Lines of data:

# # #

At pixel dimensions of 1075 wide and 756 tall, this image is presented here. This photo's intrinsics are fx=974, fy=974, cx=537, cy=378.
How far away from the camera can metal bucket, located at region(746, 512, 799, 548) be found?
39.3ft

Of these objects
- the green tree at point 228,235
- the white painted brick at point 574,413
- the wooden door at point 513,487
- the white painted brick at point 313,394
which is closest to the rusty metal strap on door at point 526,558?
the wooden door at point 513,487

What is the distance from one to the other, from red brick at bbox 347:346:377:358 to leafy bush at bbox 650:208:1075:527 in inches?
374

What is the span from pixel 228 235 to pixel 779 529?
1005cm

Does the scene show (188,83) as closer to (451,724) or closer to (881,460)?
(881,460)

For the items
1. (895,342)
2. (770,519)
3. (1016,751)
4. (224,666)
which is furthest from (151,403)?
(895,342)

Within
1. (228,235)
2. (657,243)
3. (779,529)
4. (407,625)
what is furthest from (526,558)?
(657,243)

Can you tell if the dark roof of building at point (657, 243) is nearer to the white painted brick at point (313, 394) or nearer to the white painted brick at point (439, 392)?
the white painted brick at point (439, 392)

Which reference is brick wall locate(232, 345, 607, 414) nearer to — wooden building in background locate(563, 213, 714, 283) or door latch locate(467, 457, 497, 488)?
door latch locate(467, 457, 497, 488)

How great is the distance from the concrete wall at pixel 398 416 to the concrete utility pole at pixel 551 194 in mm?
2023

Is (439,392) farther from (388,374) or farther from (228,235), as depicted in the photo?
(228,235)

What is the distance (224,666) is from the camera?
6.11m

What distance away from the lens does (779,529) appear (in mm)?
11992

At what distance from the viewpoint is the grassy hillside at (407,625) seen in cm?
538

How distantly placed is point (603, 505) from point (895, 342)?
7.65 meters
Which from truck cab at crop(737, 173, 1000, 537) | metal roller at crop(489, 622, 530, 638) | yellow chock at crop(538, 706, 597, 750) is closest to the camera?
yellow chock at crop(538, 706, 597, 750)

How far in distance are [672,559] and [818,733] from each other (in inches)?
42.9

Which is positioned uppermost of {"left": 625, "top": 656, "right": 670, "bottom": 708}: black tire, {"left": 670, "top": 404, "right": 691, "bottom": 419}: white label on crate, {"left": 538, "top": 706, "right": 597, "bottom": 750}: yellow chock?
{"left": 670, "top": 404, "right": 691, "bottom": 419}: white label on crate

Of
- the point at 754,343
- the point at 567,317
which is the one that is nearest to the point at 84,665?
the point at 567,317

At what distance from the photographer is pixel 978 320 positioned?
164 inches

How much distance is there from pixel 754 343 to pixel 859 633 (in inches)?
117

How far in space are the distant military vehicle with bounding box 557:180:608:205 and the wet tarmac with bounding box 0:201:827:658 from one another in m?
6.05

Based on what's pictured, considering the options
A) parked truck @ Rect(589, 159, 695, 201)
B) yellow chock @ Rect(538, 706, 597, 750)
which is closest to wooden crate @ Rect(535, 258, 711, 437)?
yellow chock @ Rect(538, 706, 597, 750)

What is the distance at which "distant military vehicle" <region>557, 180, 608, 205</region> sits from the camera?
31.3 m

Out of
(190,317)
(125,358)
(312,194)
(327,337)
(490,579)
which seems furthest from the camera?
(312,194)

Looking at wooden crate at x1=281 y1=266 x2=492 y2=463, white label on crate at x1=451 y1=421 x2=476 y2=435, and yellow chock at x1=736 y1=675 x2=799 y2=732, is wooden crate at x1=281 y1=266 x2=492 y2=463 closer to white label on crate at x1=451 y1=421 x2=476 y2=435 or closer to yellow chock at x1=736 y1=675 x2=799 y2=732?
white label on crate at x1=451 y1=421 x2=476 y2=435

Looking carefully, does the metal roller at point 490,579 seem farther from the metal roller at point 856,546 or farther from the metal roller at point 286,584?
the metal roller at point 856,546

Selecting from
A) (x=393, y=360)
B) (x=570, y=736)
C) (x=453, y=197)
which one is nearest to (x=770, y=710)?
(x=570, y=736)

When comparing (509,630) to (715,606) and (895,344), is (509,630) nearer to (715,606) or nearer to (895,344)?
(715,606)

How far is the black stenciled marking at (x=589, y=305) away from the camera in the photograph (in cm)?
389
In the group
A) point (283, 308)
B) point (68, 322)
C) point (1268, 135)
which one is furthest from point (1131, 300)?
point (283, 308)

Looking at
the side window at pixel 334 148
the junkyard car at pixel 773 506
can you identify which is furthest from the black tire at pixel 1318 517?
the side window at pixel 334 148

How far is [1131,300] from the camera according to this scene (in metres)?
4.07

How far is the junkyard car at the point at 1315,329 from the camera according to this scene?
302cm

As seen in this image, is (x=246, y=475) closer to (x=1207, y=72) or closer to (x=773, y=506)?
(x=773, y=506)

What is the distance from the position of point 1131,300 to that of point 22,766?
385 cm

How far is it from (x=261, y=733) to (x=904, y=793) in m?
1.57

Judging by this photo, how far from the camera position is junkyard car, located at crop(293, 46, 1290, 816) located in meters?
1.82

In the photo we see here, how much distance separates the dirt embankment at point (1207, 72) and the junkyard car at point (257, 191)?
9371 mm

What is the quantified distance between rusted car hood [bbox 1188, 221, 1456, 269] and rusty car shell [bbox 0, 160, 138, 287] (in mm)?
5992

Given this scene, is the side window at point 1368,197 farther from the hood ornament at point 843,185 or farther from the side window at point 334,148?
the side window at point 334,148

# # #

### GIVEN TASK
Each line of the material above must be retyped precisely.

### ANSWER IN FULL
At pixel dimensions of 1075 wide and 756 tall, this image is presented here. This photo's intrinsics are fx=974, fy=974, cx=537, cy=378.
How far away from the camera can metal bucket, located at region(746, 512, 799, 548) be found?
39.3ft

Of these objects
- the green tree at point 228,235
- the white painted brick at point 574,413
- the wooden door at point 513,487
- the white painted brick at point 313,394
which is closest to the rusty metal strap on door at point 526,558?
the wooden door at point 513,487

What is the distance from one to the other, from red brick at bbox 347:346:377:358 to leafy bush at bbox 650:208:1075:527 in inches?
374

What is the span from pixel 228 235 to pixel 779 529?
1005cm

Does the scene show (188,83) as closer to (451,724) or closer to (881,460)?
(881,460)

For the items
1. (895,342)
2. (770,519)
3. (1016,751)
4. (224,666)
which is furthest from (151,403)?
(895,342)

Within
1. (228,235)
2. (657,243)
3. (779,529)
4. (407,625)
what is furthest from (526,558)?
(657,243)

Can you tell if the dark roof of building at point (657, 243) is nearer to the white painted brick at point (313, 394) or nearer to the white painted brick at point (439, 392)?
the white painted brick at point (439, 392)

Which reference is brick wall locate(232, 345, 607, 414) nearer to — wooden building in background locate(563, 213, 714, 283) or door latch locate(467, 457, 497, 488)?
door latch locate(467, 457, 497, 488)

How great is the distance from the concrete wall at pixel 398 416 to the concrete utility pole at pixel 551 194 in mm?
2023

Is (439,392) farther from (388,374) or farther from (228,235), as depicted in the photo?
(228,235)

What is the distance (224,666) is from the camera?
6.11m

What distance away from the lens does (779,529) appear (in mm)?
11992

At what distance from the viewpoint is the grassy hillside at (407,625) seen in cm?
538

How distantly placed is point (603, 505) from point (895, 342)?
7.65 meters
Which from truck cab at crop(737, 173, 1000, 537) | metal roller at crop(489, 622, 530, 638) | yellow chock at crop(538, 706, 597, 750) is closest to the camera?
yellow chock at crop(538, 706, 597, 750)

How far in distance are [672,559] and [818,733] from each other (in inches)?
42.9

Which is positioned uppermost of {"left": 625, "top": 656, "right": 670, "bottom": 708}: black tire, {"left": 670, "top": 404, "right": 691, "bottom": 419}: white label on crate, {"left": 538, "top": 706, "right": 597, "bottom": 750}: yellow chock?
{"left": 670, "top": 404, "right": 691, "bottom": 419}: white label on crate

Of
- the point at 754,343
- the point at 567,317
which is the one that is nearest to the point at 84,665?
the point at 567,317

At what distance from the photographer is pixel 978 320 positioned?
164 inches

How much distance is there from pixel 754 343 to pixel 859 633 (in inches)?
117

How far in space are the distant military vehicle with bounding box 557:180:608:205 and the wet tarmac with bounding box 0:201:827:658 from one another in m?
6.05

Based on what's pictured, considering the options
A) parked truck @ Rect(589, 159, 695, 201)
B) yellow chock @ Rect(538, 706, 597, 750)
which is closest to wooden crate @ Rect(535, 258, 711, 437)?
yellow chock @ Rect(538, 706, 597, 750)

What is the distance at which "distant military vehicle" <region>557, 180, 608, 205</region> sits from the camera?
31.3 m

Out of
(190,317)
(125,358)
(312,194)
(327,337)
(490,579)
which seems furthest from the camera?
(312,194)

Looking at wooden crate at x1=281 y1=266 x2=492 y2=463, white label on crate at x1=451 y1=421 x2=476 y2=435, and yellow chock at x1=736 y1=675 x2=799 y2=732, is wooden crate at x1=281 y1=266 x2=492 y2=463 closer to white label on crate at x1=451 y1=421 x2=476 y2=435 or closer to yellow chock at x1=736 y1=675 x2=799 y2=732?
white label on crate at x1=451 y1=421 x2=476 y2=435

Looking carefully, does the metal roller at point 490,579 seem farther from the metal roller at point 856,546 or farther from the metal roller at point 286,584?
the metal roller at point 856,546

Selecting from
A) (x=393, y=360)
B) (x=570, y=736)
C) (x=453, y=197)
which one is nearest to (x=770, y=710)?
(x=570, y=736)

When comparing (509,630) to (715,606) and (895,344), is (509,630) nearer to (715,606) or nearer to (895,344)?
(715,606)

How far is the black stenciled marking at (x=589, y=305) away from the camera in the photograph (in cm)?
389
In the group
A) point (283, 308)
B) point (68, 322)
C) point (1268, 135)
which one is furthest from point (1131, 300)?
point (283, 308)

Looking at
the side window at pixel 334 148
the junkyard car at pixel 773 506
can you identify which is furthest from the black tire at pixel 1318 517?
the side window at pixel 334 148

How far is [1131,300] from the camera according to this scene (in metres)?
4.07

How far is the junkyard car at the point at 1315,329 from the camera according to this scene?
302cm

As seen in this image, is (x=246, y=475) closer to (x=1207, y=72) or closer to (x=773, y=506)?
(x=773, y=506)

What is the distance from the position of point 1131,300 to that of point 22,766?
385 cm

How far is it from (x=261, y=733) to (x=904, y=793) in m?
1.57

Judging by this photo, how far from the camera position is junkyard car, located at crop(293, 46, 1290, 816) located in meters?
1.82

In the photo we see here, how much distance separates the dirt embankment at point (1207, 72) and the junkyard car at point (257, 191)?
9371 mm

What is the quantified distance between rusted car hood [bbox 1188, 221, 1456, 269] and rusty car shell [bbox 0, 160, 138, 287] (in mm)?
5992

Given this scene, is the side window at point 1368,197 farther from the hood ornament at point 843,185 or farther from the side window at point 334,148?
the side window at point 334,148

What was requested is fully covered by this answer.